Thursday, November 29, 2007

Position size again

This is going to be probably the most important post that I will do this year. I've gone over this before but I'm going to go over it again because I think it's doubly important right now as we possibly head into the 4 year cycle low. Position size!!!

As one might expect I received quite a number of e-mails the last two days from investors freaking out about their short positions.

Now let me reiterate again that I'm not going to be like 99% of the other bloggers and newsletter writers on the Internet. I'm not going to brag about how accurate my calls are and what a great record I've got yada yada yada. Sure it's great for subscriptions but I didn't really start this to sell subscriptions. I started the blog to help novice and intermediate level investors improve their investing skills. (Many are the days I wish I'd never started this.
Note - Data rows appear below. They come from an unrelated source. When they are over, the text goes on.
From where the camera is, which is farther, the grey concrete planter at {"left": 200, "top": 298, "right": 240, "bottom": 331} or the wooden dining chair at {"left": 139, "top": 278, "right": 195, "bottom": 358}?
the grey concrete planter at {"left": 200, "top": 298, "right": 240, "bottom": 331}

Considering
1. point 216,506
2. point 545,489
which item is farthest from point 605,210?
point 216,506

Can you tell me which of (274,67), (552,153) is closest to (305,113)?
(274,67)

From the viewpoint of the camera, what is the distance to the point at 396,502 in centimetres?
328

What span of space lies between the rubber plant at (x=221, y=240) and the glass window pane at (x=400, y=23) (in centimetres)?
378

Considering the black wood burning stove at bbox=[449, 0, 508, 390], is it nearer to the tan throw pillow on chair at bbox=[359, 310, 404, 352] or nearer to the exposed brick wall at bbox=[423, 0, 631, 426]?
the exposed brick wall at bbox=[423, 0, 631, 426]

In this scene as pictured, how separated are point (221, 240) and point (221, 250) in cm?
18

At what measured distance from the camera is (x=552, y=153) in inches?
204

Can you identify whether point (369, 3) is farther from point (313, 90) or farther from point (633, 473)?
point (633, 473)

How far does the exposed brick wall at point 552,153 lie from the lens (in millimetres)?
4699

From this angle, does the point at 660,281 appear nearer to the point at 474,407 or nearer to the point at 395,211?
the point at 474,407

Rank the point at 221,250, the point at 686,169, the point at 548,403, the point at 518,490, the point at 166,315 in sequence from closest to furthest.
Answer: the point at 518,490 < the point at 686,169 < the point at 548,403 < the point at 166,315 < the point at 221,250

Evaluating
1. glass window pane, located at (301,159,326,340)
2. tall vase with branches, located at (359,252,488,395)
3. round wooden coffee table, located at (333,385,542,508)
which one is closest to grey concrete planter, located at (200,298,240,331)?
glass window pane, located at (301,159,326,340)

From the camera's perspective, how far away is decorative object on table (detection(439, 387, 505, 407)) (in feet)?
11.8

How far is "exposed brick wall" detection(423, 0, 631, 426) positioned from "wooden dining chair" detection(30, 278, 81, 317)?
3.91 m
It's become a monster that's eating up way too much of my time.) Sure I've had a few good calls lately. I can tell you unequivocally that it was luck. Pure D luck. I'm going to tell you a secret. No one, not me, not Trade, not F-Trader, not Pattern Guy, not Mr. T, not Richard Russell, not John Hussman, not Dennis Gartman, not Warren Buffett, no one can see the future. I've guaranteed before that I'm going to be wrong on probably 40-50% of my calls. Over the long haul trust me I'm correct in telling you this. It is just senseless to search the newsletter world or Blogosphere looking for someone to confirm your bias.

So how does this relate to position sizing you ask? Well here's what I see happening. From the amount of e-mails I've received quite a few investors are now on the short side. Which by itself is not a problem. Maybe I'm right about the 4 year cycle low and maybe I'm wrong. The problem is that these investors shouldn't be freaking out about a 4% bounce after the market has dropped 10%. At most they shouldn't have more than a 4% drawdown on their account and that's only if they went short at the exact bottom. If you were watching your position size you should only be down 1% or at most maybe 2%. That's nothing to freak out about.

I'm going to say it again. There's going to be huge money to be made in the commodity bull market but you can't make it if you get a case of the stupids and lose everything trying to bet too big on the decline. Big money is never ever made in bear markets, unless you take on leverage, simply because markets can only go down 100% and realistically a bear market is probably going to drop no more than 20-30%. Bull markets can easily go up 1000%.

Here is my motto and has been for several years. "If the market is going to take away any of my money it's going to have to fight me tooth and nail to get it and you better believe it's not going to get very much at any one time."